Le fournisseur n?ayant pas informé l?entrepreneur de l?inadéquation du matériel vendu par rapport à l?usage qu?il voulait en faire, doit le garantir des dommages ainsi causés.
Les époux J. avaient confié à Monsieur L. la mise en œuvre d'un enrochement pour soutenir le talus séparant leurs parcelles de la propriété voisine située en contrebas. Monsieur L. s’était alors adressé à la société Colas Sud-Ouest-centre Socaro (Colas), qui lui avait fourni 160 tonnes de blocs calcaires.
Une fois l’enrochement mis en œuvre, les époux J. ont constaté une désagrégation de l'ouvrage. Ils se sont alors adressés au juge des référés qui a désigné un expert.
Ce dernier a constaté que la quasi-totalité des blocs de pierre était affectée d'un phénomène de délitage engendré par les effets du gel et du dégel. Les roches éclataient, ce qui provoquait la chute de pierres au pied du talus.
Un vice de blocs constaté
L’expert en conclut que les désordres sont la conséquence d'un vice des blocs mis en œuvre et constitués de calcaire gélif. En effet, ce matériau calcaire ne convient pas à un enrochement ayant une fonction de soutènement.
Il termine en relevant le danger que représente la chute des éclats de roche ainsi que le caractère évolutif des désordres qui entraînera, à terme, la ruine de l'ouvrage.
À la lecture du rapport, les époux J. portent l’affaire en justice, et le Tribunal de Grande Instance de Rodez condamne solidairement Monsieur L. et la société Colas à indemniser les époux J.. Il ajoute que la société Colas devra garantir Monsieur L. de toutes condamnations mises à sa charge envers les époux J.
Appel de la décision par la société Colas
Cela signifie que les époux J. pourront réclamer la totalité du montant de l’indemnisation à Monsieur L. ou à la société Colas, mais que si Monsieur L. vient à leur payer tout ou partie de la condamnation, la société Colas devra lui rembourser les sommes.
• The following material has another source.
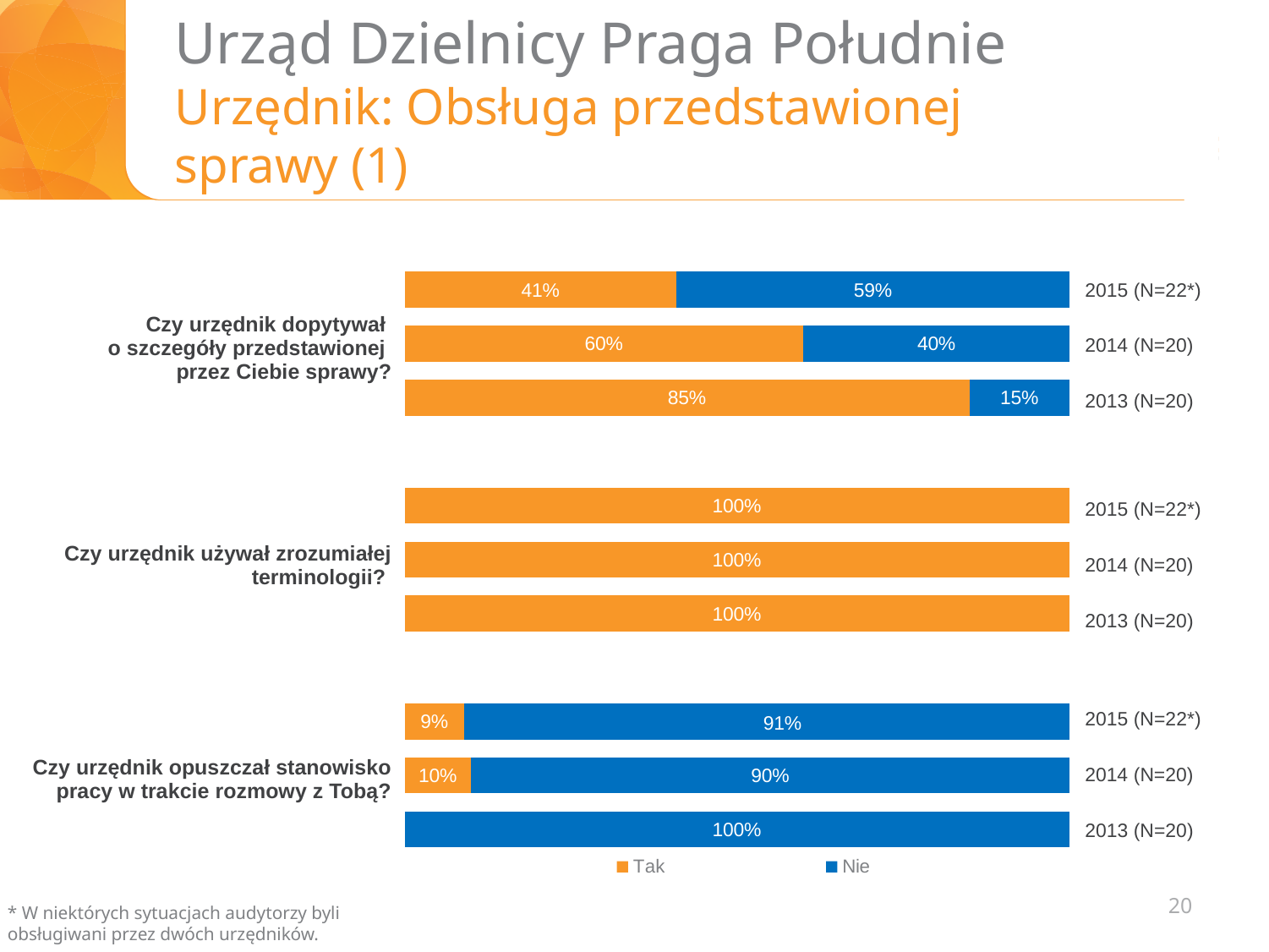
What kind of chart is shown on the slide? stacked bar chart What is the 'Tak' value for 2014 (N=20) for the question 'Czy urzędnik używał zrozumiałej terminologii?' 100% What is the 'Nie' value for 2014 (N=20) for the question 'Czy urzędnik dopytywał o szczegóły przedstawionej przez Ciebie sprawy?' 40% What is the 'Tak' value for 2015 (N=22*) for the question 'Czy urzędnik dopytywał o szczegóły przedstawionej przez Ciebie sprawy?' 41% For the question 'Czy urzędnik dopytywał o szczegóły przedstawionej przez Ciebie sprawy?', which year has the highest 'Tak' share? 2013 (N=20) For the question 'Czy urzędnik dopytywał o szczegóły przedstawionej przez Ciebie sprawy?', how does the 'Tak' share change from 2013 to 2015? It falls What are the two legend entries? Tak, Nie For the question 'Czy urzędnik opuszczał stanowisko pracy w trakcie rozmowy z Tobą?', which is larger: the 'Tak' value for 2014 (N=20) or the 'Tak' value for 2015 (N=22*)? 2014 (N=20) What is the difference between the 'Tak' values for 2013 (N=20) and 2015 (N=22*) for the question 'Czy urzędnik dopytywał o szczegóły przedstawionej przez Ciebie sprawy?' 44% What is the 'Nie' value for 2015 (N=22*) for the question 'Czy urzędnik opuszczał stanowisko pracy w trakcie rozmowy z Tobą?' 91% How many series does the legend list? 2 What is the 'Tak' value for 2013 (N=20) for the question 'Czy urzędnik dopytywał o szczegóły przedstawionej przez Ciebie sprawy?' 85%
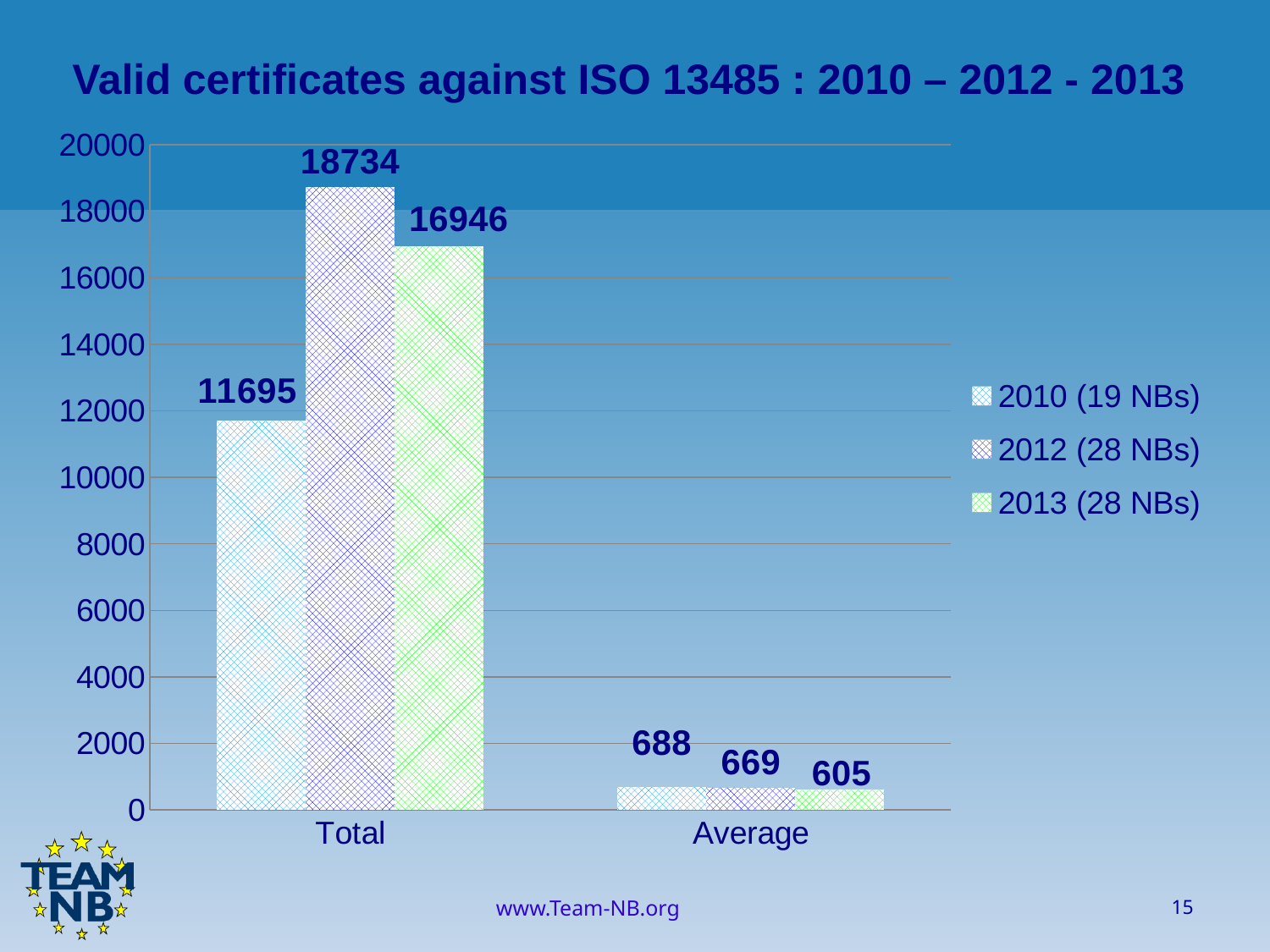
How many series does the legend list? 3 What is the difference between the Total values for 2012 (28 NBs) and 2013 (28 NBs)? 1788 Which is larger: the Total value for 2010 (19 NBs) or the Total value for 2013 (28 NBs)? 2013 (28 NBs) What is the Total value for 2010 (19 NBs)? 11695 Is the Total value for 2013 (28 NBs) greater or less than 16000? greater What is the difference between the Average values for 2010 (19 NBs) and 2012 (28 NBs)? 19 What is the Average value for 2013 (28 NBs)? 605 What is the Total value for 2012 (28 NBs)? 18734 What is the title of the chart? Valid certificates against ISO 13485 : 2010 – 2012 - 2013 What kind of chart is shown on the slide? Bar chart Which series has the highest Total value? 2012 (28 NBs) Which series has the lowest Average value? 2013 (28 NBs)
La société Colas fait alors appel de cette décision.
Mais la Cour d’Appel de Montpellier dans son arrêt du 27 avril 2017 confirme la portée de cette décision. Pour se faire, la Cour considère que la société Colas avait envers Monsieur L. une obligation d'information et de conseil, même si Monsieur L. est un professionnel.
En effet, la compétence de ce dernier ne lui donnait pas les moyens d'apprécier la portée exacte des caractéristiques techniques des biens acquis.
S'informer sur la destination des blocs de pierre
Par conséquent, la société Colas devait attirer son attention sur les qualités du matériau choisi compte tenu de l'usage auquel il était destiné et, pour cela, s'informer de ses besoins afin de lui vendre un matériau apte à atteindre le but recherché.
Sans s'informer sur la destination des blocs de pierre vendus à Monsieur L., la société Colas, en sa qualité de producteur de la matière première, a vendu des matériaux gélifs alors qu'ils devaient être mis en œuvre pour réaliser un enrochement dans une région où les températures hivernales sont très basses.
La société Colas devra donc bien garantir Monsieur L. des sommes qui pourraient lui être réclamées par les époux J.
Source : Cour d’Appel de Montpellier, 1ère chambre A, 27 avril 2017.